Data provided.

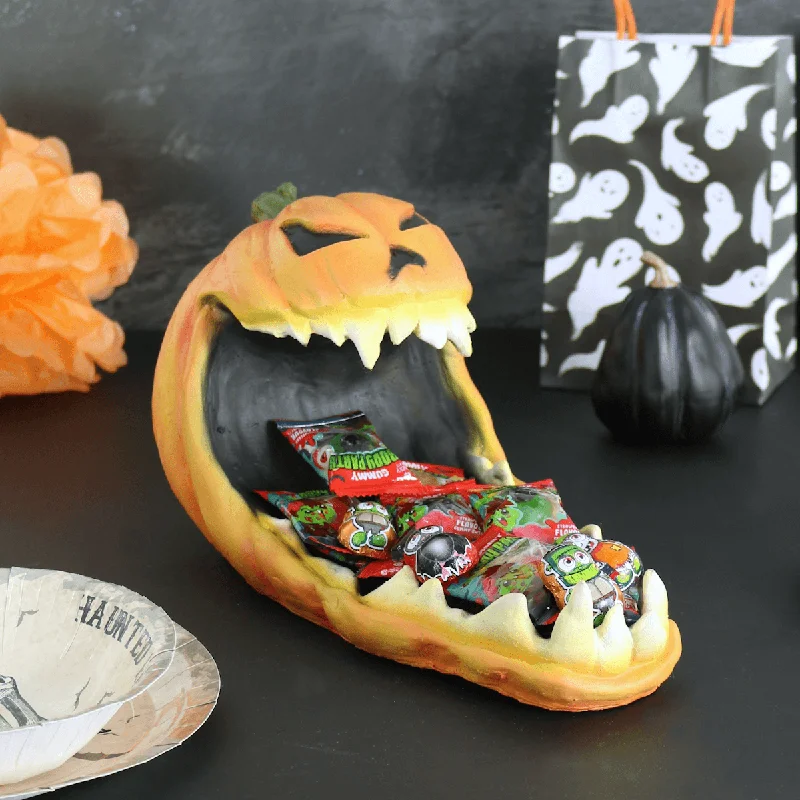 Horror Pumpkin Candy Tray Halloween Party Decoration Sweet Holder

* * *

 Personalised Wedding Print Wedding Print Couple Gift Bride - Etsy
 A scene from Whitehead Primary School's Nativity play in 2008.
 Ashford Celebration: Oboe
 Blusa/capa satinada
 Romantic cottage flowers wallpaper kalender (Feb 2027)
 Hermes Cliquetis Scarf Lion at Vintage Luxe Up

--

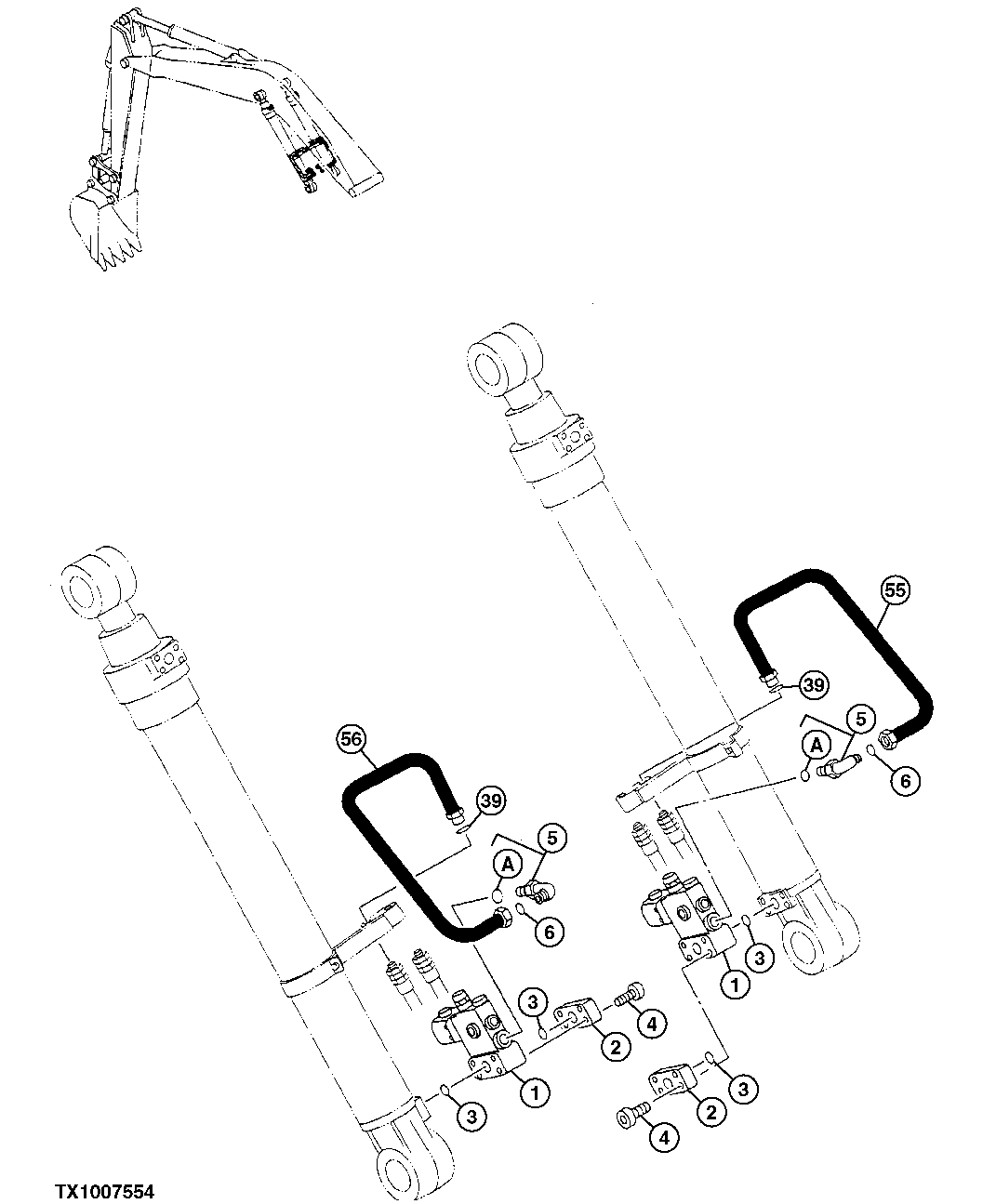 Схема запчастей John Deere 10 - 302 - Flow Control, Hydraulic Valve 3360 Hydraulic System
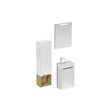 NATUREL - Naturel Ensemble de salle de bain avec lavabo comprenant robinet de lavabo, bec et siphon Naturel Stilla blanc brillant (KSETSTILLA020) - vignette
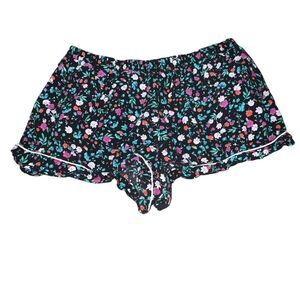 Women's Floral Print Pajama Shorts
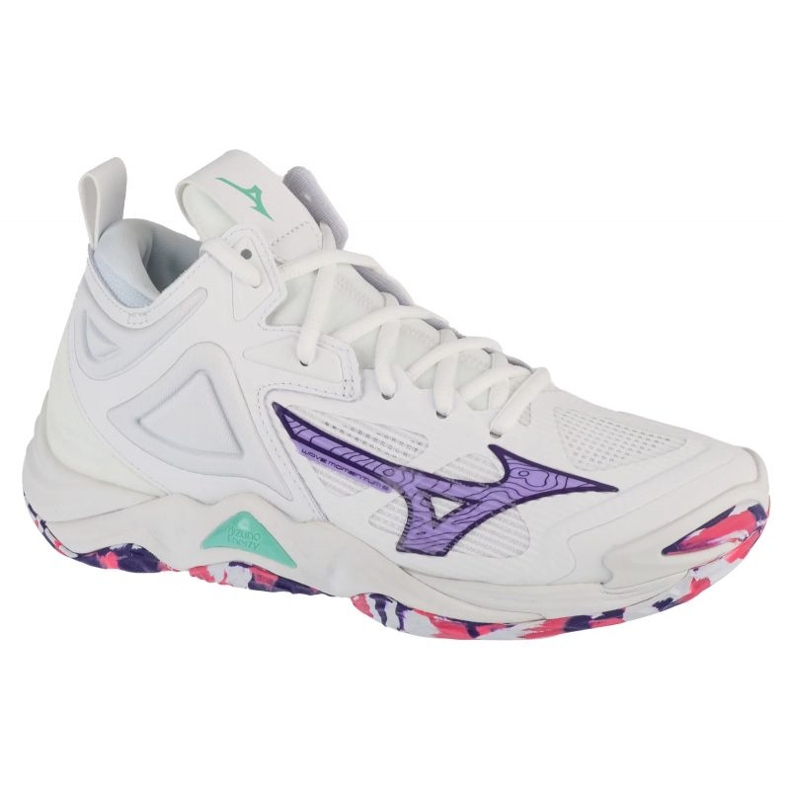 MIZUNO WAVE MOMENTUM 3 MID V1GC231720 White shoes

What to work on. Take the entries above and return only the lines from the one with "Blusa/capa satinada" to the one with "Hermes Cliquetis Scarf", both included, unchanged.

Task response.
 Blusa/capa satinada
 Romantic cottage flowers wallpaper kalender (Feb 2027)
 Hermes Cliquetis Scarf Lion at Vintage Luxe Up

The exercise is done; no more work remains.